Guest blog: Letter to Pre-Inquiry Secretariat #MMIW

As a group of common law students at the University of Ottawa’s Faculty of Law, we submit the following as input to the pre-Inquiry design process. Throughout January 2016, we examined important case law involving Indigenous women from a critical perspective in our Indigenous Women’s Legal Advocacy course, taught by Dr. Tracey Lindberg. The themes revealed from these cases such as silencing, erasure, dehumanization and Eurocentrism, inform our submissions. Given our commitment to legal advocacy informed by social justice principles and values, we feel it is our duty to partake in the the pre-Inquiry discussion to help tackle this ongoing tragedy of violence, discrimination, and racism. This duty is aligned with the principle of reconciliation, where reconciliation is based upon mutual respect and is a responsibility we all must carry.

erin1There is a long history of the Court’s silencing of Indigenous women’s experiences. The cases we studied this term involving Indigenous women, especially in Criminal matters, were often grounded in a Eurocentric and male-dominated narrative in which Indigenous women’s voices, stories and experiences were nonexistent. To destabilize these colonial narratives, the Inquiry needs to be designed by centering the voices and experiences of Indigenous women and girls. While we recognize the violence that Indigenous men and boys experience, it is important that Indigenous women and girls be given a platform that addresses the violence they experience, including lateral and institutional violence. The importance of centering Indigenous women’s voices and experiences in the Inquiry is made by reference to the history of Indigenous women’s exclusion in Native Women’s Association of Canada v Canada, [1994] 3 SCR 627.

WHAT TO DO – Carry on the letter from law students about the inquiry into missing and murdered Indigenous women, picking up after its last sentence.

DATASET EXCERPTS –
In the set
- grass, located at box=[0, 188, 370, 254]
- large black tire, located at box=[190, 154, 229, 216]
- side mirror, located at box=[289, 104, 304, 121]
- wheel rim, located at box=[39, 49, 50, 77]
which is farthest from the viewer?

EXERCISE OUTPUT –
In 1991 the federal government set up a Special Joint Committee, the Beaudoin-Dobbie Commission, to amend the Canadian constitution to include a right to Aboriginal self-government. Four recognized Indigenous groups that were male focused received funding while the Native Women’s Association of Canada (NWAC) did not receive funding. In response to NWAC’s request for inclusion, then-Minister of Constitutional Affairs, Joe Clark, wrote a letter to NWAC suggesting the women work with the four recognized groups rather than directly communicate Aboriginal women’s concerns to the Commission.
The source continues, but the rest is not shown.